Training

A Journey into Parallel Python - Episode 1

Ready to supercharge your Python skills? Embark on a journey into the world of parallel Python with our first episode in this blog series.

Episode 1: Introduction to Multiprocessing

Python is a versatile and powerful programming language known for its simplicity and ease of use. However, as programs grow in complexity, there is a pressing need for efficient execution, especially when dealing with computationally intensive tasks. This is where parallel computing comes into play. In this blog series, we will explore various aspects of parallel Python, starting with multiprocessing.

When to Use Parallelism

Parallel computing is particularly advantageous when dealing with tasks that can be split into smaller independent sub-tasks. These sub-tasks can be executed concurrently on multiple processors, reducing the overall execution time.

Introducing Multiprocessing Module

Python’s multiprocessing module provides a powerful way to harness the full potential of multi-core processors by creating multiple processes, each with its own Python interpreter. This enables true parallel execution and makes it an easy choice for tasks that benefit from parallelism.

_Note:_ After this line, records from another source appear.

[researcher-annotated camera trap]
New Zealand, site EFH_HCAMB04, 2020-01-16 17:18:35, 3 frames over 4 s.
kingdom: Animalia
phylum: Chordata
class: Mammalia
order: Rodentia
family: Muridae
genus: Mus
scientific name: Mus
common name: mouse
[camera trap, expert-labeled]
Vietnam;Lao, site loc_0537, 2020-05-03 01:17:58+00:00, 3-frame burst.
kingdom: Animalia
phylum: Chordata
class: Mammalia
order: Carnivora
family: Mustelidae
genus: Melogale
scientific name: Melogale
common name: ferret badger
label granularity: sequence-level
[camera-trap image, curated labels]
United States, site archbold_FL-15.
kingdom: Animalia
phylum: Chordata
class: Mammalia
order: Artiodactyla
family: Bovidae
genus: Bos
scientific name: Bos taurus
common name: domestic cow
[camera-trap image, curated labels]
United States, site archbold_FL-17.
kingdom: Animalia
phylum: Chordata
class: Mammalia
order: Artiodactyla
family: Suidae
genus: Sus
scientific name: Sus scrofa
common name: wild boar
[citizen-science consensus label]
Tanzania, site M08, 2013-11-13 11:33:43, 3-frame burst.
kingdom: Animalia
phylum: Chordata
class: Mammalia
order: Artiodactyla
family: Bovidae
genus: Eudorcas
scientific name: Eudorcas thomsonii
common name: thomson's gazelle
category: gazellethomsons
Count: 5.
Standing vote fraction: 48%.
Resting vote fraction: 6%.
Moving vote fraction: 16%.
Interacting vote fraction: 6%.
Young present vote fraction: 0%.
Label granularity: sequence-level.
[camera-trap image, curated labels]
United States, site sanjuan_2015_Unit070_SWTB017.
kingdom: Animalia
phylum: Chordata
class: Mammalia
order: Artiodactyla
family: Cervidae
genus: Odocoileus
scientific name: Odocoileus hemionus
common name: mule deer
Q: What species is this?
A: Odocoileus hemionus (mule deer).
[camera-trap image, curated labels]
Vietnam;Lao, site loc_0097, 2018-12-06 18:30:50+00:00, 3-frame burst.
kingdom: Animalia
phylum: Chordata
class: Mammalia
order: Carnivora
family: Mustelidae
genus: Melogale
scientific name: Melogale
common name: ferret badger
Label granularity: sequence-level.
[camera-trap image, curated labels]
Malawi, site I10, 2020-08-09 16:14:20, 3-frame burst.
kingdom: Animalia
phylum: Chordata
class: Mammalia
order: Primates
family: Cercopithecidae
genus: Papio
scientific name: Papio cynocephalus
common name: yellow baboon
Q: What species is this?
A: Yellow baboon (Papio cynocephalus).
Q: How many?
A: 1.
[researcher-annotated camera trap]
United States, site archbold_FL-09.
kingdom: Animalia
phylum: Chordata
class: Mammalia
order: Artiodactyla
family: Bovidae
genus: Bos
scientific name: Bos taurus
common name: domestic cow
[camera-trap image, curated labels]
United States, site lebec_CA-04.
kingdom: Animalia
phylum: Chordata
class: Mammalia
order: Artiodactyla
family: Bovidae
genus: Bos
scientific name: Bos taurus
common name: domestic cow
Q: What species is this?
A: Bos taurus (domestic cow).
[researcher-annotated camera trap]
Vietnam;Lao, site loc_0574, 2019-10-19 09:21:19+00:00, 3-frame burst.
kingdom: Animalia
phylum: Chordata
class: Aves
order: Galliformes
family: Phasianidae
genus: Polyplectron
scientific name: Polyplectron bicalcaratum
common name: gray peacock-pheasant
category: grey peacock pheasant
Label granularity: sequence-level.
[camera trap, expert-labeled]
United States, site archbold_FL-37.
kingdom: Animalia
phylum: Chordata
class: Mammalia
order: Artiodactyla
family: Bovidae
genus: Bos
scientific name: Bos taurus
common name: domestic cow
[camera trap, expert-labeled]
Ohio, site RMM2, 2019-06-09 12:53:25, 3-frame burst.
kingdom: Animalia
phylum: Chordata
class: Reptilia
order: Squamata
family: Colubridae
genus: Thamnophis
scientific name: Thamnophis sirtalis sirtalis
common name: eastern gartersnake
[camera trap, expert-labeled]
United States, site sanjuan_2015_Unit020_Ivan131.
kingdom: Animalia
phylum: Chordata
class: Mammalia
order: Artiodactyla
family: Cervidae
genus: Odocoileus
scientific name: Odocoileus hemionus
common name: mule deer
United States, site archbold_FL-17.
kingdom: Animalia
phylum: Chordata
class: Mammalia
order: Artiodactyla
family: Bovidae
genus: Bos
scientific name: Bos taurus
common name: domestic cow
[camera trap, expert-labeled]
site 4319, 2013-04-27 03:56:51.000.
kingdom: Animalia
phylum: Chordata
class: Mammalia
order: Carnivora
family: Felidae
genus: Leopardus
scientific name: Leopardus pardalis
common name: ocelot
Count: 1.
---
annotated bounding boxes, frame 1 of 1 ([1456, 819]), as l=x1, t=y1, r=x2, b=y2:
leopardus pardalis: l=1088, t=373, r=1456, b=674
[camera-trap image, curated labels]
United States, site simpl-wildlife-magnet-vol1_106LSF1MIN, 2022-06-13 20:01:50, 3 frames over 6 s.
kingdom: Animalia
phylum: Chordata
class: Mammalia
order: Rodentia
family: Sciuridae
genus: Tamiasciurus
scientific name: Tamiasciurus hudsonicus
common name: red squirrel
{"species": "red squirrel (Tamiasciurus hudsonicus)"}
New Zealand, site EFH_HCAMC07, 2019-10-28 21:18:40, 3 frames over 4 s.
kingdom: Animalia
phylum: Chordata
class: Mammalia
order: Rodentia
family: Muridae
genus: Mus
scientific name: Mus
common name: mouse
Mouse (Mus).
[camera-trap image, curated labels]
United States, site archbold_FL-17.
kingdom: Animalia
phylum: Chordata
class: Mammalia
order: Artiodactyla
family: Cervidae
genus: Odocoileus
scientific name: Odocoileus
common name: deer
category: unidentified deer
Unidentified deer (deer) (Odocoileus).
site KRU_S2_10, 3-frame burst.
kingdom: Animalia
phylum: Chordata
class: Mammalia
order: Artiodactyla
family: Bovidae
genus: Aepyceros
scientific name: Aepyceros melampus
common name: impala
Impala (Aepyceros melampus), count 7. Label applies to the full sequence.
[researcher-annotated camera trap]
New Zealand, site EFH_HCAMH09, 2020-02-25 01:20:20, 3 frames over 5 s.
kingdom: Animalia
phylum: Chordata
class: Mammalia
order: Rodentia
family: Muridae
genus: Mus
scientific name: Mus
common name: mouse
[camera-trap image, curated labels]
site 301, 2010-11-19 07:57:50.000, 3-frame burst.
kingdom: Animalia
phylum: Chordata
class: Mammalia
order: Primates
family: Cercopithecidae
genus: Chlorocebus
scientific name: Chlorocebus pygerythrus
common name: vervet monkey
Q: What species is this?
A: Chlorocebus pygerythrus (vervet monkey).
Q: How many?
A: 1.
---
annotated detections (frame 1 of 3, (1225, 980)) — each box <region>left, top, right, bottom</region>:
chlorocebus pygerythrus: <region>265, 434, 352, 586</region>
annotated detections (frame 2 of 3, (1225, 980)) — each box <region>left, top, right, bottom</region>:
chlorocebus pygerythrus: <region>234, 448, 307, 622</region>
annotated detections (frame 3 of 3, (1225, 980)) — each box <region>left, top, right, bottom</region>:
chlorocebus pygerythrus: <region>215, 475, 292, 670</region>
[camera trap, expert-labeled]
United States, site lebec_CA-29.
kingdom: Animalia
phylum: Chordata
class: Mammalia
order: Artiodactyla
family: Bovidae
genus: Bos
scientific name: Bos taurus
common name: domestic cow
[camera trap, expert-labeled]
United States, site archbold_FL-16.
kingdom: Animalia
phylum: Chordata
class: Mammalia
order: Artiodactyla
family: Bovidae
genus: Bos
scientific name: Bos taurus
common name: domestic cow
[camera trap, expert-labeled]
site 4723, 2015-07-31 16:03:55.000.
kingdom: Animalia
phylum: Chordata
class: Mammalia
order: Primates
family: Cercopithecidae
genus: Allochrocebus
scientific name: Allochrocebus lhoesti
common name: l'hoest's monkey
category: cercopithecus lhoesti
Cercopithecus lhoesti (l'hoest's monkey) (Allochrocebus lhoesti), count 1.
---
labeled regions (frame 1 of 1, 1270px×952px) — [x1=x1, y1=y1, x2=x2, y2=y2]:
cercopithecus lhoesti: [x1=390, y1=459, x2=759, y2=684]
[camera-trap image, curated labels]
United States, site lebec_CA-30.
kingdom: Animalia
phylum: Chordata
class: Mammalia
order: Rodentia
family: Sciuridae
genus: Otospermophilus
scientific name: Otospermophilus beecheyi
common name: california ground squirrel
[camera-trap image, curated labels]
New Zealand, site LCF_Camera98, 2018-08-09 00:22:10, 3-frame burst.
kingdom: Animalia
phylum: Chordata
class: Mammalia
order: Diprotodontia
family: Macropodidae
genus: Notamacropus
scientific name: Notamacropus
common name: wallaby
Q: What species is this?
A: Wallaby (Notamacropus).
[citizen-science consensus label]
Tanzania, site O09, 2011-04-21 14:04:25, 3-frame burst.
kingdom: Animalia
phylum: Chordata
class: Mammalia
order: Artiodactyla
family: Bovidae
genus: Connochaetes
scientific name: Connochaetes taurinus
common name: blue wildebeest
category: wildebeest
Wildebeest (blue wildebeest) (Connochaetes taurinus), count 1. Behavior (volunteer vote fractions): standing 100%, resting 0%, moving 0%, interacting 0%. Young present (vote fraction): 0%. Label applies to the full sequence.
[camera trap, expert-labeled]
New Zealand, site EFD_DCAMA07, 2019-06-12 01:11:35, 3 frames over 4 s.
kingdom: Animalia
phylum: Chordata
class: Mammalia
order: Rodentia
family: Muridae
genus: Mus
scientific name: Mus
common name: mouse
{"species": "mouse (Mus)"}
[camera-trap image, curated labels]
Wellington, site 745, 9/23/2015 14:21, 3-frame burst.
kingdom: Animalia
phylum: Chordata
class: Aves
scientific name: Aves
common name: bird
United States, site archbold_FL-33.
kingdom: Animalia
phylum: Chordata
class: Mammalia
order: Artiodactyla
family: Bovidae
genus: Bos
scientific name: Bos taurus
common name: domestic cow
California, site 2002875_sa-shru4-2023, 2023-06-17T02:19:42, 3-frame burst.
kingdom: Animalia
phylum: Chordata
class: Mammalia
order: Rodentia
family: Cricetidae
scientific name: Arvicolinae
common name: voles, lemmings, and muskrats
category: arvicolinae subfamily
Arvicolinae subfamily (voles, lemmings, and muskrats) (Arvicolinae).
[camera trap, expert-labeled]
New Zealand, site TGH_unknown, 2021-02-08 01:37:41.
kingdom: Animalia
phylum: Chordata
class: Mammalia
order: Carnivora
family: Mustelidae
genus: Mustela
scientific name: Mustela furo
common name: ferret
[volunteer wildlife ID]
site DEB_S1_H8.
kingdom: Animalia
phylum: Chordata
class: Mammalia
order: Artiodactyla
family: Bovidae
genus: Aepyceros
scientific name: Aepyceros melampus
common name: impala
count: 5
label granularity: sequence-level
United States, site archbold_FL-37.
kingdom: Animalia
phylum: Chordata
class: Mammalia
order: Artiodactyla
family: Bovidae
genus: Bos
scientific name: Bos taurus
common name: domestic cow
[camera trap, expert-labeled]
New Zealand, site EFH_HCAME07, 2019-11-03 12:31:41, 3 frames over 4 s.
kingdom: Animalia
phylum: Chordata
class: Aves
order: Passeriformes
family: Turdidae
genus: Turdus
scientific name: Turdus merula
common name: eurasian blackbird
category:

The Experiment: Parallel Prime Number Search

In this experiment, we will tackle a classic problem: finding prime numbers. A straightforward, sequential approach to finding prime numbers can be slow and inefficient when dealing with a large range of numbers. Our goal is to compare the performance of a sequential approach with parallel solutions using multiprocessing.

Serial Solution

In our journey to explore the benefits of parallel computing in Python, we begin with a foundational experiment: finding prime numbers using a sequential approach. This experiment sets the baseline for performance against which we will compare the results of our parallel solutions.

We start by iterating through the range of numbers one by one. For each number, we apply a primality test using the is_prime function. This function checks whether a number is prime or not, and, after that, checks another number. While this method is straightforward and easy to understand, it can become sluggish when dealing with a large range of numbers.

Serial Schema

Plain Multiprocessing

Plain multiprocessing involves distributing every number to a process, each running the prime-checking function concurrently. The results are then collected and combined to identify prime numbers.

Plain Multiprocessing Schema

Multiprocessing with Chunks

In this alternative approach, we divide the range of numbers into smaller chunks and assign each chunk to a separate process. The chunk results are then collected and combined to identify prime numbers.

Plain Multiprocessing Schema

Serial vs. Parallel: A Performance Comparison

In our journey to explore the world of parallel Python, we conducted a series of experiments to compare the performance of different parallel solutions in the context of prime number generation. The experiments were conducted on three different ranges of numbers: 10^6, 10^7, and 10^8. We measured the execution time in seconds for each approach and configuration. The expereiments were done on ARC4 using an entire node with 40 cores and 192GB of memory.

Serial Approach

We initiated our exploration by implementing a sequential prime number search, which served as the baseline for our performance comparison. The results were as follows:

For 10^6 numbers, the sequential approach took approximately 2.88 seconds.
For 10^7 numbers, the execution time increased to more than a minute (71.11 seconds).
With a larger range of 10^8 numbers, the execution time significantly escalated to approximately 32.36 minutes (1941.63 seconds).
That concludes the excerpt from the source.